One of the least understood aspects of religious experience is mysticism. This term has been used to cover everything from the experiences of the Great Mystics of each religious tradition, to mildly ecstatic, mysterious or occult experiences. Mysticism involves the spiritual recognition of truths beyond normal understanding.
It has been said that there are certain features which accompany such experiences which enable their recognition: the gaining of knowledge of the “Ultimate Reality” – this is knowledge which is normally hidden from the human intellect; a sense of freedom from the limitations of time, space and the human ego; a sense of “oneness” or unity with the Divine and a sense of bliss or serenity. Mysticism is seen as the closest a human being can ever come to actually meeting the Divine in this life.

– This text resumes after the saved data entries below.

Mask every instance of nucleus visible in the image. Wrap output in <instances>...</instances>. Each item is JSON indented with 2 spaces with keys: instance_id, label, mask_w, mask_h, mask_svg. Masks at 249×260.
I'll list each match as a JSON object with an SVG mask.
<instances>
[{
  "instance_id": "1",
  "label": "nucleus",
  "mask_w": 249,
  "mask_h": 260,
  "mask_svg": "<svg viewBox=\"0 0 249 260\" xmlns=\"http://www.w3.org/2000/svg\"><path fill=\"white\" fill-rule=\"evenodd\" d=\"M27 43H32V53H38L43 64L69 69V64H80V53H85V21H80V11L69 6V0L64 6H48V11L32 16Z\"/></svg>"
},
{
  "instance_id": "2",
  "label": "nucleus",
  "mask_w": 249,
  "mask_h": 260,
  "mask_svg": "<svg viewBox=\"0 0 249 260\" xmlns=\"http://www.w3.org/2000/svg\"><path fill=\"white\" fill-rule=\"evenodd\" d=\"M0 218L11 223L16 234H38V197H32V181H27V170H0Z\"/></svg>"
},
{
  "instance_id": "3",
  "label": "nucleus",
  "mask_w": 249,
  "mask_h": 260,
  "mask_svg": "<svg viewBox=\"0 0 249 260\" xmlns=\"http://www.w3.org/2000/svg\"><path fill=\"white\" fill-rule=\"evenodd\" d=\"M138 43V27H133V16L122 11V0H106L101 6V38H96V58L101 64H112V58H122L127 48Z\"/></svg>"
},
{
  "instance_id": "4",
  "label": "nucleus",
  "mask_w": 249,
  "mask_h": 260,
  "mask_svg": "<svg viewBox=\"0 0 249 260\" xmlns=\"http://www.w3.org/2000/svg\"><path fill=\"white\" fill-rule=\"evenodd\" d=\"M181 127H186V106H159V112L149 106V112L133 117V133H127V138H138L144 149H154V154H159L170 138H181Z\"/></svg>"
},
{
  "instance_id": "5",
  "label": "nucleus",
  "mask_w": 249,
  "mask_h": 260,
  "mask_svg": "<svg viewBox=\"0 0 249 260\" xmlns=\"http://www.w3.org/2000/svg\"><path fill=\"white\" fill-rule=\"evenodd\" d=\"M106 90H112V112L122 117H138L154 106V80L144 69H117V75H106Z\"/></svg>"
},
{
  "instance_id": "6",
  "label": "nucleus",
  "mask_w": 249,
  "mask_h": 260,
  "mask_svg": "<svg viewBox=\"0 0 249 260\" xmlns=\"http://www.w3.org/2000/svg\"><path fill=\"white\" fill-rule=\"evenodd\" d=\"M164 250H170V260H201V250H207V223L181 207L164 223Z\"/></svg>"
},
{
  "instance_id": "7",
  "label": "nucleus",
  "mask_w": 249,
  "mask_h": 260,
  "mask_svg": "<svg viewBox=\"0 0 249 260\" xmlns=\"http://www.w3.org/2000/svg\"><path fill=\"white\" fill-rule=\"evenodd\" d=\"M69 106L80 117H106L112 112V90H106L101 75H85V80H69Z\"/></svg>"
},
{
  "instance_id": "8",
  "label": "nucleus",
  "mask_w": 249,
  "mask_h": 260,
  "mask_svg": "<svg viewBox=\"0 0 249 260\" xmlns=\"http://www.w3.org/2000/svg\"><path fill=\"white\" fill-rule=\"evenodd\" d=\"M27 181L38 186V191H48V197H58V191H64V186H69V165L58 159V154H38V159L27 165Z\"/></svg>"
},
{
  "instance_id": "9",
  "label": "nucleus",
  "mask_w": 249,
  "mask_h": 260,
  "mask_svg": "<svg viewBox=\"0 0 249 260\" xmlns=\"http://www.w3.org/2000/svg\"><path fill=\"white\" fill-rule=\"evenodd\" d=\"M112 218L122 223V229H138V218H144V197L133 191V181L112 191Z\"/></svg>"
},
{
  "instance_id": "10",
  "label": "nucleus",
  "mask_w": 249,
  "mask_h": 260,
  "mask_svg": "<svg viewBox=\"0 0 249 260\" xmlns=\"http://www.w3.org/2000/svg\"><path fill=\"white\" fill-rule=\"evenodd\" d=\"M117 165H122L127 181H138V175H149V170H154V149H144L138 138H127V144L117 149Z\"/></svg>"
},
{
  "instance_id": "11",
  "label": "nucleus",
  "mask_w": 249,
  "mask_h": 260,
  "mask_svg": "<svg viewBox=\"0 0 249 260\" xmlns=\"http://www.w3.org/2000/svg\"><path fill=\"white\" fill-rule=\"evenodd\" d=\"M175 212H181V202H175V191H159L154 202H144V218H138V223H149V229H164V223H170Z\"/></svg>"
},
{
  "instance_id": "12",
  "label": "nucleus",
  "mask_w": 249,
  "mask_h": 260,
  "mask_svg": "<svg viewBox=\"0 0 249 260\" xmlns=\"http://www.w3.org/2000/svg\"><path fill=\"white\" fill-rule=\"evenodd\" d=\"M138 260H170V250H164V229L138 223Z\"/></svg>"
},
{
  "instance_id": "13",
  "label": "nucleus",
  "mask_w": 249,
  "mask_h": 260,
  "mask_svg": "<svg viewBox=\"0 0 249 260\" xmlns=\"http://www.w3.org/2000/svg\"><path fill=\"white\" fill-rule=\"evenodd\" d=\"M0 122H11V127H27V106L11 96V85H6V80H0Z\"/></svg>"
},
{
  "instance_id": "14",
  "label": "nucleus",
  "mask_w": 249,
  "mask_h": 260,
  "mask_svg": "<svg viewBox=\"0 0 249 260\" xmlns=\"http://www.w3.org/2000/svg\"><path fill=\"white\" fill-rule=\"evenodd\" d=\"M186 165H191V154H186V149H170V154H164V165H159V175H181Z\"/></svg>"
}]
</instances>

Mystical experiences can also be classified into two areas. Firstly, the extrovertive variety is outward looking, and the plurality of objects are transfigured into a single entity. An example of an extrovertive mystic is Martin Buber. In his book Ich Es Ich Du he encourages people to engage with the wider world without agenda and seeking only to understand and form relationship, what he termed an ‘I-thou’ relationship. Secondly, mysticism can be introvertive – inward looking – when the person loses their identity as a separate individual and slowly merges into the divine unity. An example of an introvertive mystic is Teresa of Avila. Whenever she had mystical experiences, she wrote, “When I return to myself, it is wholly impossible for me to doubt that I have been in God, and God in me.”
William James wrote that there are four qualities that make up religious experience. Firstly, ineffability means that the experience is unlike anything else the person has experienced, and cannot be conveyed to others.
Then there is a noetic quality, meaning the person gains an insight into truths unobtainable by the intellect alone – they are revelations of eternal truths. Thirdly, religious experiences are transient. They do not last for long, usually half an hour or so. Though they are remembered, they are imperfectly recalled, but recognised if they reoccur – the recipient usually feels a profound sense of the importance of the experience. Finally, religious experiences, especially mystical kinds, are passive. Mystical states can be helped by such things as “fixing the attention” or “going through certain bodily movements”, but when the state occurs, the mystic feels as if they are taken over by a superior power. This can result in a phenomena that suggests alternative personality states, such as prophetic speech, speaking in tongues.
The scholar Rudolf Otto wrote about numinosity in religious experience. This is when the person feels as if they are in the presence of an awesome power and yet they feel distinctly separate from it. However, some theologians are unhappy about such a concept being used to refer to the experience of God since it makes religion impersonal.
Overall, religious experience is central to any religion and has been the basis of the establishing of many major religions, such as Christianity and Islam. It has a purpose of affirming God’s existence and engendering belief. To quote Joseph Barbera, “I'm anything but immune to the power and the majesty of the religious experience.”